The right choice is to talk to him nicely. Don't be arrogant. Don't laugh. Don't cry. Don't ask why why why... Don't blame its unfair...

Just learn from them the game mechanics, accept/decline the ransom and PLAY Razz the grief won't last all your life and after a reasonable amount of time, you will remember this as one of the more exciting moments on your EVE-life

You won't remember every single, repetitive mission, or every time you get your Hulk to activate the yellow lasers... but the griefing, you will.


Dian'h Might
Minmatar
Cash and Cargo Liberators Incorporated
Posted - 2010.12.29 20:48:00 - [17]
 

Originally by: Bakkachan
Then drop cans and rename them insulting names.
Antagonizing them is the last thing you want to do. Whenever a corp we decced started acting in the way you describe, that was the signal for us to start metagaming. Not necessarily because we felt particularly insulted by a can with derogatory comments on it, but because doing things like that shows that the wardec has gotten under your skin.

Originally by: Reeno Coleman
You could send a formal notification, that their effort is futile and you will neither pay nor fly carelessly around while in war, then deny any further conversation attempts.
You could, however you and your members better be prepared to stick it out for a long time, especially if you've intentionally insulted or antagonized them.
I remember one dec that started out with a mail similar to that from the CEO. About a week in, I noticed a member who recently quit had lost a pod to his former CEO. I convoed him and learned that his former CEO had podded him for loosing a ship to us, and had then sent out a corp mail demanding that no one undock unless he was online under threat of him personally podding them. Not many undocked after that, so we just left the war running and did other stuff for about 6 weeks until the corp disintegrated. (we also decced the next 3 corps the ceo tried to start up after that).

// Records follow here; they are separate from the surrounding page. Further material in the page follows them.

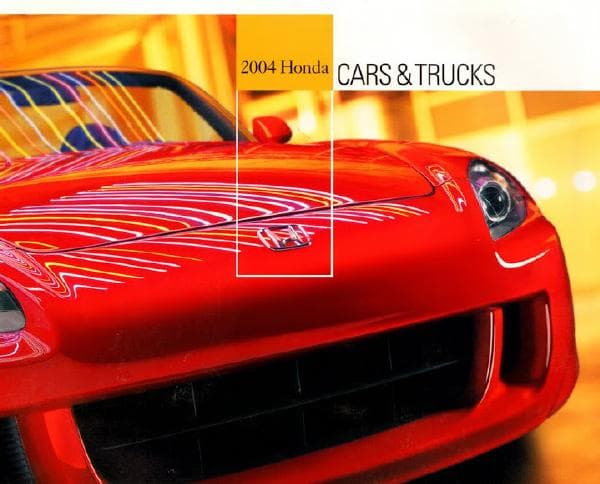 Honda_US%20Model%20Range_2004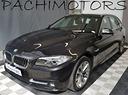 bmw-530-d-xdrive-258cv-touring-luxury-tagliandi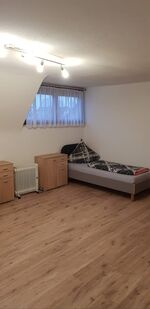 Wohnung Andreea Bild 1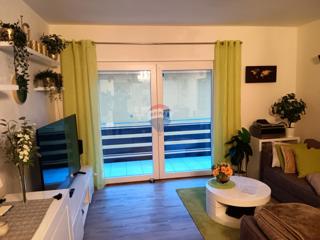 Stanovanje/Apartma Veprinac, Opatija - Okolica, 83m2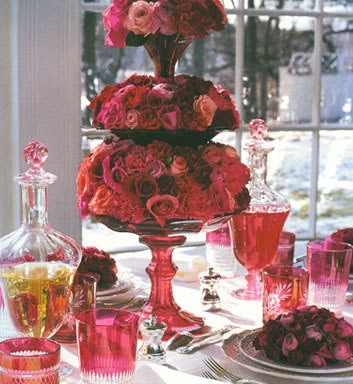 New Carolyne Roehm Christmas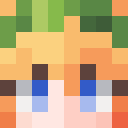 Skin head 3a638eb436268624a5980aec9025d820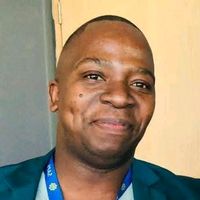 manzezulu49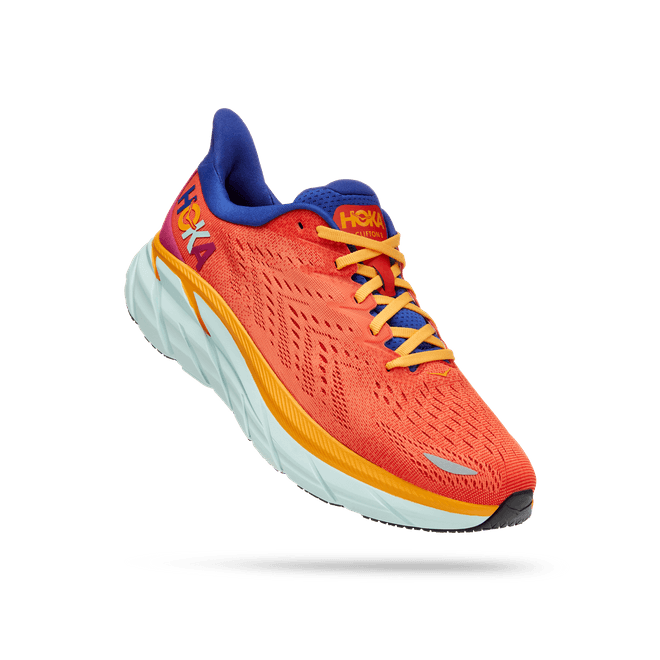 HOKA Clifton 8  1119393-FBLN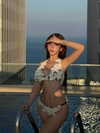 lyhythuedoxinh Altpins Profile Picture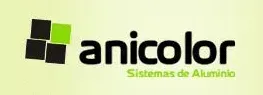 Estrutural Sistemas em Alumínio e PVC em Mafra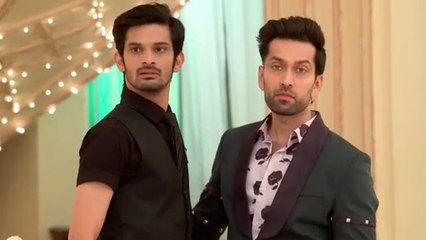 مسلسل للعشق جنون الجزء الثالث الحلقة 22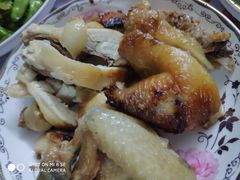 -临高吉海土窑海鲜(琼山店)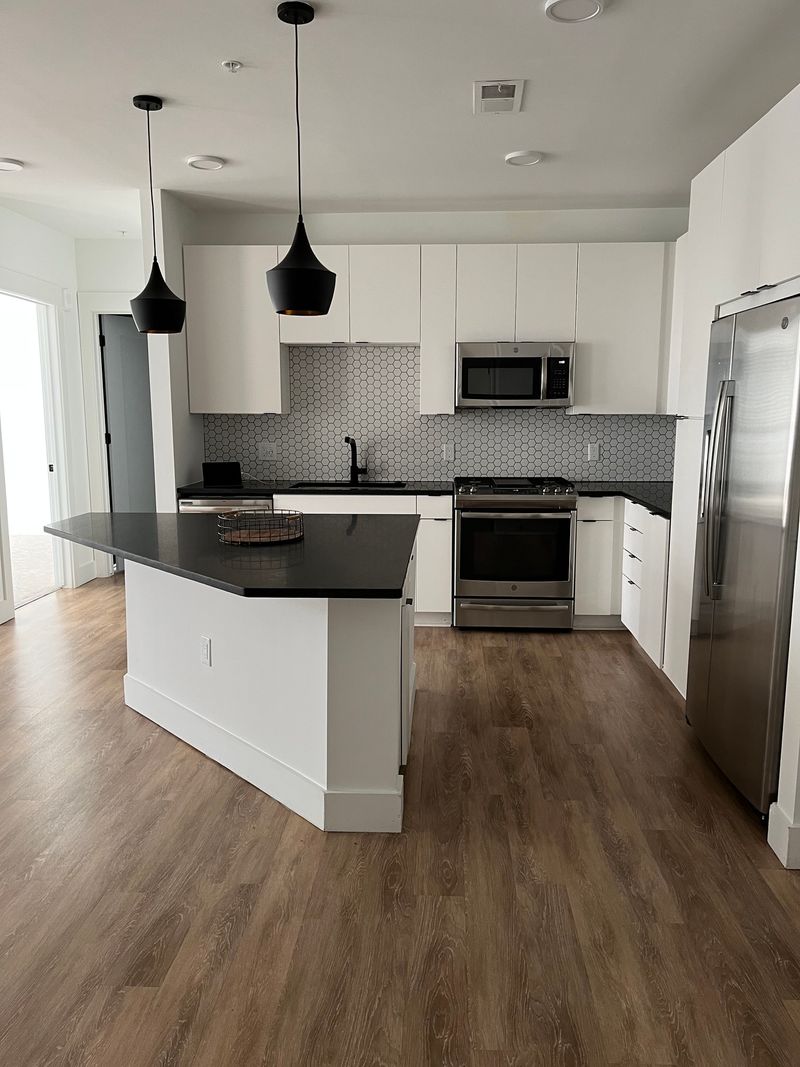 Entire Place 2Bed.2Bath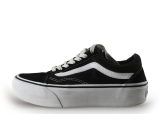 Vans Sneaker
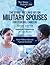 The Stars Are Lined Up for Military Spouses: For Federal Careers (Ten Steps to a Federal Job)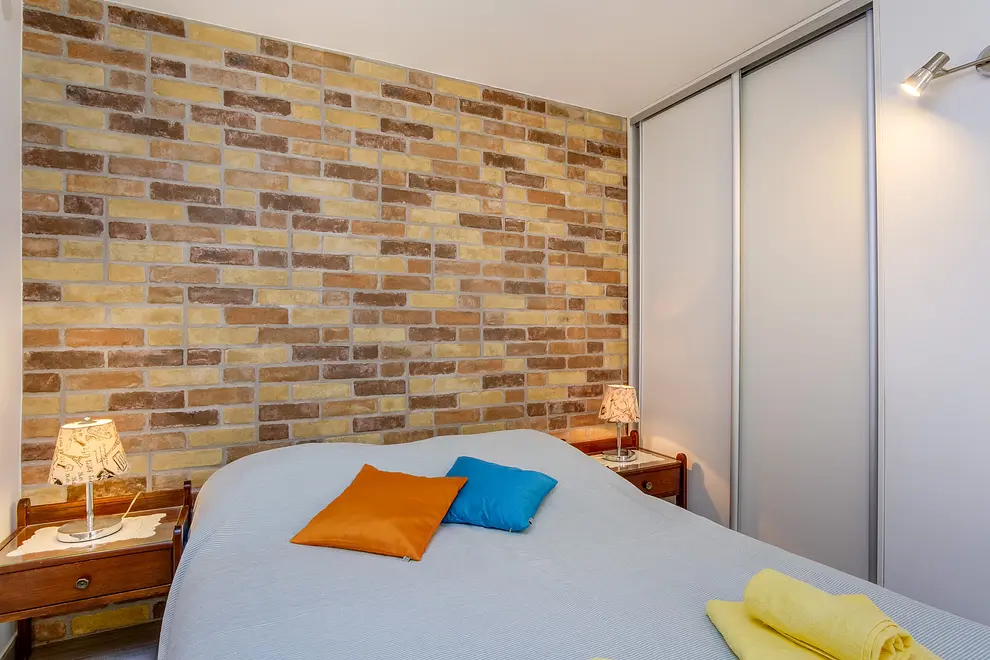 Ferienwohnung in Losinj  999213404 40914 – Foto 28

Originally by: Reeno Coleman
Alternatively, you can always pay someone to hunt them for a change. (:
Speaking from personal experience again, this rarely works out well. In every single case where our targets hired mercs they ended up spending 2x what we asked for in ransom, and the mercs could do very little (if anything at all) to hinder our operation.

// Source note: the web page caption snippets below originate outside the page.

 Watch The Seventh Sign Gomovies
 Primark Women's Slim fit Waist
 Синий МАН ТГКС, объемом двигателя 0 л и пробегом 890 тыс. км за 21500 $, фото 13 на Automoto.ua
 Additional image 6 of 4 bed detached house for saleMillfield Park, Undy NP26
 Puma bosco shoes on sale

Originally by: Ava Starfire
The first corp started out as "give us moneys!!" but quickly became friends, and we had further wars for fun with them, a learning experience for us, a good deal of fun for them.
I can speak to things like this happening as well. Generally if a corp was polite and paid the ransom, we'd keep in contact for the next few months and do whatever we could to help them in the event someone else came along and decced them.